Fugu-MT 論文翻訳(概要): Goedel-Code-Prover: Hierarchical Proof Search for Open State-of-the-Art Code Verification

論文の概要: Goedel-Code-Prover: Hierarchical Proof Search for Open State-of-the-Art Code Verification

arxiv url: http://arxiv.org/abs/2603.19329v1
Date: Wed, 18 Mar 2026 18:42:04 GMT
ステータス: 翻訳完了
システム内更新日: 2026-03-23 19:48:38.802455
Title: Goedel-Code-Prover: Hierarchical Proof Search for Open State-of-the-Art Code Verification
Title（参考訳）: Goedel-Code-Prover: オープンステート・オブ・ザ・アートコードの検証のための階層的証明検索
Authors: Zenan Li, Ziran Yang, Deyuan, He, Haoyu Zhao, Andrew Zhao, Shange Tang, Kaiyu Yang, Aarti Gupta, Zhendong Su, Chi Jin,
Abstract要約: 大規模言語モデル(LLM)は可塑性コードを生成することができるが、正確性には限界がある。本稿では,Lean4における自動コード検証のための階層的証明検索フレームワークを提案する。 Goedel-Code-Prover-8Bは、分解と完了の両方のための単一の統一ポリシーです。
参考スコア（独自算出の注目度）: 34.98335927187393
License: http://creativecommons.org/licenses/by/4.0/
Abstract: Large language models (LLMs) can generate plausible code but offer limited guarantees of correctness. Formally verifying that implementations satisfy specifications requires constructing machine-checkable proofs, a task that remains beyond current automation. We propose a hierarchical proof search framework for automated code verification in Lean~4 that decomposes complex verification goals into structurally simpler subgoals before attempting tactic-level proving.

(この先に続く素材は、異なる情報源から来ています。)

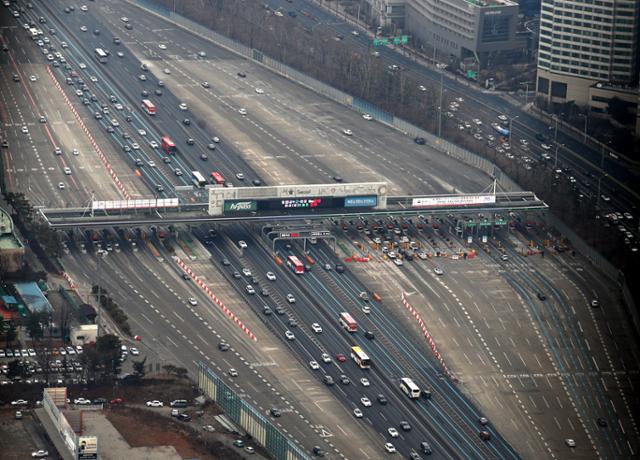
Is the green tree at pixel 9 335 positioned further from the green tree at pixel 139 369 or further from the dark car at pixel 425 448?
the dark car at pixel 425 448

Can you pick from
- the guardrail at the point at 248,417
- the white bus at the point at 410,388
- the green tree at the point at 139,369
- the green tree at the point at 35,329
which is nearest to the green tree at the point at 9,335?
the green tree at the point at 35,329

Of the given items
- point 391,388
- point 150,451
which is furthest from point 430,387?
point 150,451

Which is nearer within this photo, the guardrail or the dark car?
the guardrail

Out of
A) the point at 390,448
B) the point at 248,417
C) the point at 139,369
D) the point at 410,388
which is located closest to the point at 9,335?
the point at 139,369

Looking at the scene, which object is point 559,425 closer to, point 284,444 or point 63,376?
point 284,444

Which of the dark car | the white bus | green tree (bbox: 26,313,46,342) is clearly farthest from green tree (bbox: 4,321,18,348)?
the dark car

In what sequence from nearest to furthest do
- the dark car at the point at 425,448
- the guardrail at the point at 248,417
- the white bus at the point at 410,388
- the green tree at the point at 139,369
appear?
the guardrail at the point at 248,417 → the dark car at the point at 425,448 → the green tree at the point at 139,369 → the white bus at the point at 410,388

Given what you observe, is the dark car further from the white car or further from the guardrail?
the guardrail
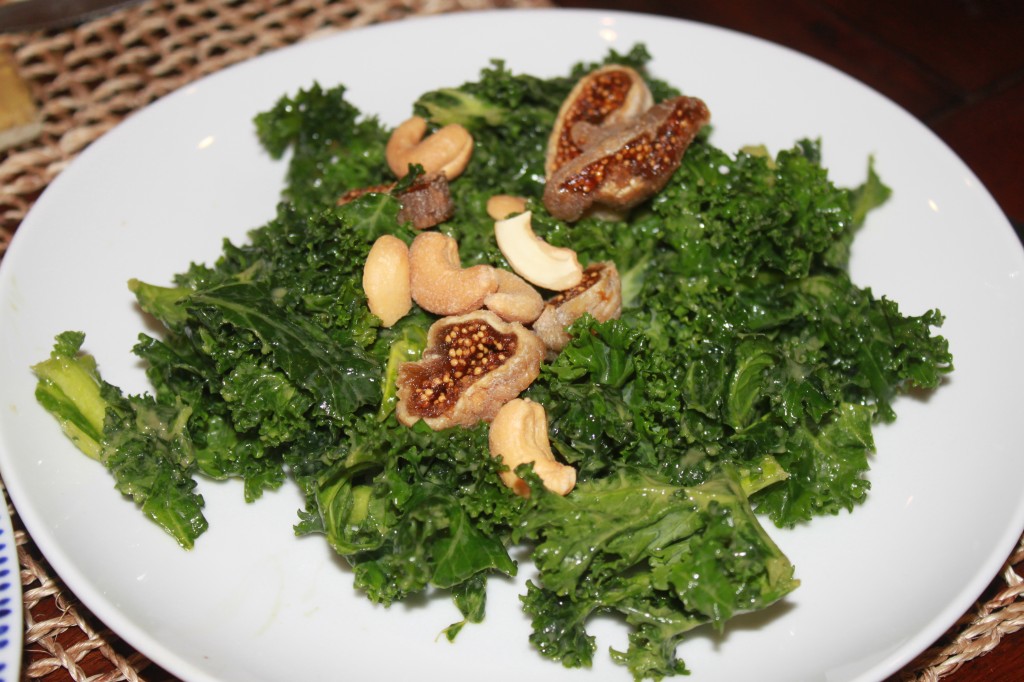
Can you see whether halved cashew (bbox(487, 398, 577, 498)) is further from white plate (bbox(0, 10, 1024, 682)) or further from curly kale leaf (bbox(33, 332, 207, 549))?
curly kale leaf (bbox(33, 332, 207, 549))

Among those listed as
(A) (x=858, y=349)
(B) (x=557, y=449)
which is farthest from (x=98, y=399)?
(A) (x=858, y=349)

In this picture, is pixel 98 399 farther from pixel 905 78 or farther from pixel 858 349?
pixel 905 78

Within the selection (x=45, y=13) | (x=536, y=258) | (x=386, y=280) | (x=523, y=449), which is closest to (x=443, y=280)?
(x=386, y=280)

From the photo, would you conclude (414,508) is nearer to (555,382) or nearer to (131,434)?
(555,382)

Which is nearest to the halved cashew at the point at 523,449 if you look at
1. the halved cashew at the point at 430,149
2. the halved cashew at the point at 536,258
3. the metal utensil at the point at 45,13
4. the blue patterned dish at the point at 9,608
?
the halved cashew at the point at 536,258

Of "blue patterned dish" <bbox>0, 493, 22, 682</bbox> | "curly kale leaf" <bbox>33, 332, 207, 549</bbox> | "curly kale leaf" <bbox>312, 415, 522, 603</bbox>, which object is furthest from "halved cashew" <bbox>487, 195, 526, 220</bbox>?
"blue patterned dish" <bbox>0, 493, 22, 682</bbox>

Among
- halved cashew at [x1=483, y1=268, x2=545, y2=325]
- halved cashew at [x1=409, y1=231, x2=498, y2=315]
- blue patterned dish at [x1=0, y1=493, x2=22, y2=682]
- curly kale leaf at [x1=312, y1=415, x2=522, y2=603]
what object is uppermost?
halved cashew at [x1=409, y1=231, x2=498, y2=315]

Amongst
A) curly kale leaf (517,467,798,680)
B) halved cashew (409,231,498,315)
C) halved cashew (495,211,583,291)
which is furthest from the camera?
halved cashew (495,211,583,291)
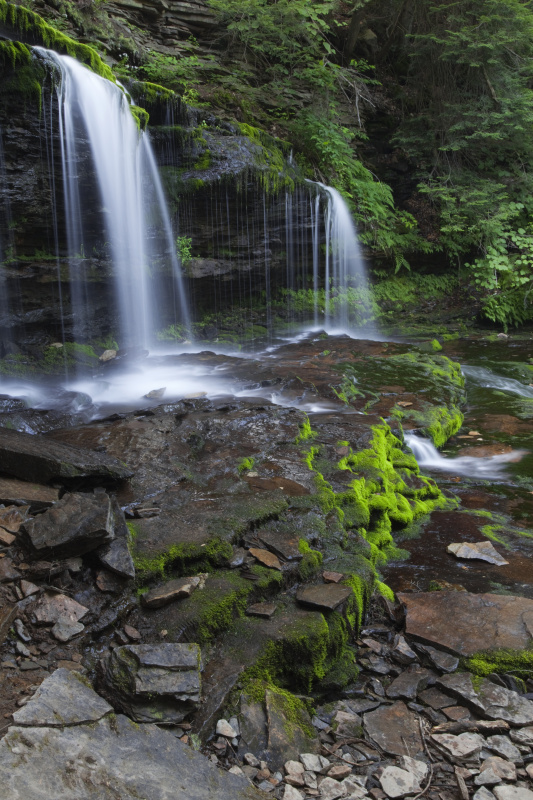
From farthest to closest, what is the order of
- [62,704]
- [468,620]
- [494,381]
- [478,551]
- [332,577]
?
1. [494,381]
2. [478,551]
3. [332,577]
4. [468,620]
5. [62,704]

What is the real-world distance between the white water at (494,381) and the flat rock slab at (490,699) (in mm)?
7155

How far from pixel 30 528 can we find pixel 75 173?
7.73 m

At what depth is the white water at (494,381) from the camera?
9.20m

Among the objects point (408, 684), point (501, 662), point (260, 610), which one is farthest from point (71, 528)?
point (501, 662)

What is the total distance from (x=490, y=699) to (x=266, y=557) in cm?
140

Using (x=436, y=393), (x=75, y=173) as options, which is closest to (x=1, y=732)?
(x=436, y=393)

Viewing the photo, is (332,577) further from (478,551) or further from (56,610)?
(56,610)

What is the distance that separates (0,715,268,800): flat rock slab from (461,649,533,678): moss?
1.40 metres

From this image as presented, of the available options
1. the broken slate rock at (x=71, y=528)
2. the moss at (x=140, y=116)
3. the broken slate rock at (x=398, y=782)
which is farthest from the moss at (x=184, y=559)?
the moss at (x=140, y=116)

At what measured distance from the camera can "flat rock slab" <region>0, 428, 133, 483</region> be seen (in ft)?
12.0

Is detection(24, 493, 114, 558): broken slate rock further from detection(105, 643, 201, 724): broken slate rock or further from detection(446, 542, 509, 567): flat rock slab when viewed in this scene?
detection(446, 542, 509, 567): flat rock slab

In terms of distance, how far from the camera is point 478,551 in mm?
4129

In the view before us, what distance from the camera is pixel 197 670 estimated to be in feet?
8.28

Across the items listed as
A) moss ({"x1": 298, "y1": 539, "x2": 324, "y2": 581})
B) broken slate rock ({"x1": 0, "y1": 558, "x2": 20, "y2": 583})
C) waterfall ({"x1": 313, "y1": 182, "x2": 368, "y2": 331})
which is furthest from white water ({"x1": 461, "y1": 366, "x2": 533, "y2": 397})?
broken slate rock ({"x1": 0, "y1": 558, "x2": 20, "y2": 583})
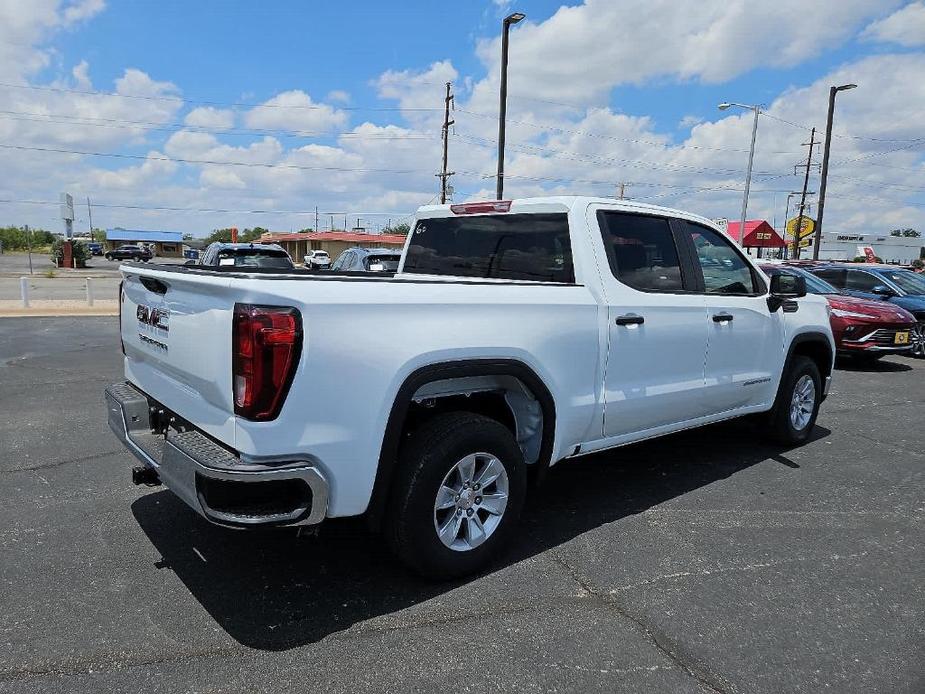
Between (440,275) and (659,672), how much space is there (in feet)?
9.50

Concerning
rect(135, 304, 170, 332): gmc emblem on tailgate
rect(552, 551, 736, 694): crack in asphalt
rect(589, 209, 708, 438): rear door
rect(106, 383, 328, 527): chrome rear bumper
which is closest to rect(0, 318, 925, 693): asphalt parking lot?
rect(552, 551, 736, 694): crack in asphalt

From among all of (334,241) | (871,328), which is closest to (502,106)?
(871,328)

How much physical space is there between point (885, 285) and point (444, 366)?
1240 cm

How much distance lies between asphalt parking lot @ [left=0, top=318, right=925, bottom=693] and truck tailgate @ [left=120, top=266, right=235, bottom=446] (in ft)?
2.84

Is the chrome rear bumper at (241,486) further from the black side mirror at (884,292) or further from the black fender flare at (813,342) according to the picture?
the black side mirror at (884,292)

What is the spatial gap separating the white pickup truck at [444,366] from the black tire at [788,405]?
629 mm

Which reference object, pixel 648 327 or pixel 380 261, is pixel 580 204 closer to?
pixel 648 327

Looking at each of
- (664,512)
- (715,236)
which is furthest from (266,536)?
(715,236)

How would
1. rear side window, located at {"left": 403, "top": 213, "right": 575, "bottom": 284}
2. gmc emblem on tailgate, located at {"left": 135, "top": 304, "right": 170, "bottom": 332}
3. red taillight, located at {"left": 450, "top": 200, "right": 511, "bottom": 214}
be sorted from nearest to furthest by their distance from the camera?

Central to our approach is a principled decomposition score that combines constructive justification with structural effectiveness. Crucially, this score serves as both the training reward and the inference-time ranking criterion, ensuring strict alignment between optimization and deployment. We train Goedel-Code-Prover-8B, a single unified policy for both decomposition and completion, via supervised initialization followed by hybrid reinforcement learning, where a continuous decomposition reward drives planning exploration while supervised replay stabilizes proof generation. On three Lean-based code verification benchmarks comprising 427 tasks, our 8B-parameter model achieves a 62.0\% prove success rate, a 2.6$\times$ improvement over the strongest baseline, surpassing neural provers up to 84$\times$ larger. We further observe consistent inference-time scaling: success rates improve monotonically with search iterations and sampling budget, with our trained model achieving greater efficiency than frontier off-the-shelf models of comparable scale.
Abstract（参考訳）: 大規模言語モデル(LLM)は可塑性コードを生成することができるが、正確性には限界がある。実装が仕様を満たすことを正式に検証するには、マシンチェック可能な証明を構築する必要がある。戦術レベルの証明を試みる前に、複雑な検証目標を構造的に単純なサブゴールに分解する、Lean~4における自動コード検証のための階層的な証明検索フレームワークを提案する。我々のアプローチの中心は、構成的正当化と構造的有効性を組み合わせた、原理化された分解スコアである。重要な点として、このスコアはトレーニング報酬と推論時間ランキングの基準の両方として機能し、最適化とデプロイメントの厳格な整合性を保証する。我々は、教師付き初期化とハイブリッド強化学習を併用し、教師付きリプレイによる証明生成の安定化を図りつつ、計画探索を継続分解報酬で進める、単一の統合ポリシであるGoedel-Code-Prover-8Bを訓練する。 427のタスクからなる3つのリーンベースのコード検証ベンチマークでは、私たちの8Bパラメーターモデルは、成功率を62.0\%達成し、最強のベースラインよりも2.6$\times$改善し、最大84$\times$以上のニューラルプロバーを上回ります。成功率は探索反復とサンプリング予算によって単調に改善され、トレーニングされたモデルは、比較可能なスケールのフロンティアオフザシェルフモデルよりも高い効率を達成する。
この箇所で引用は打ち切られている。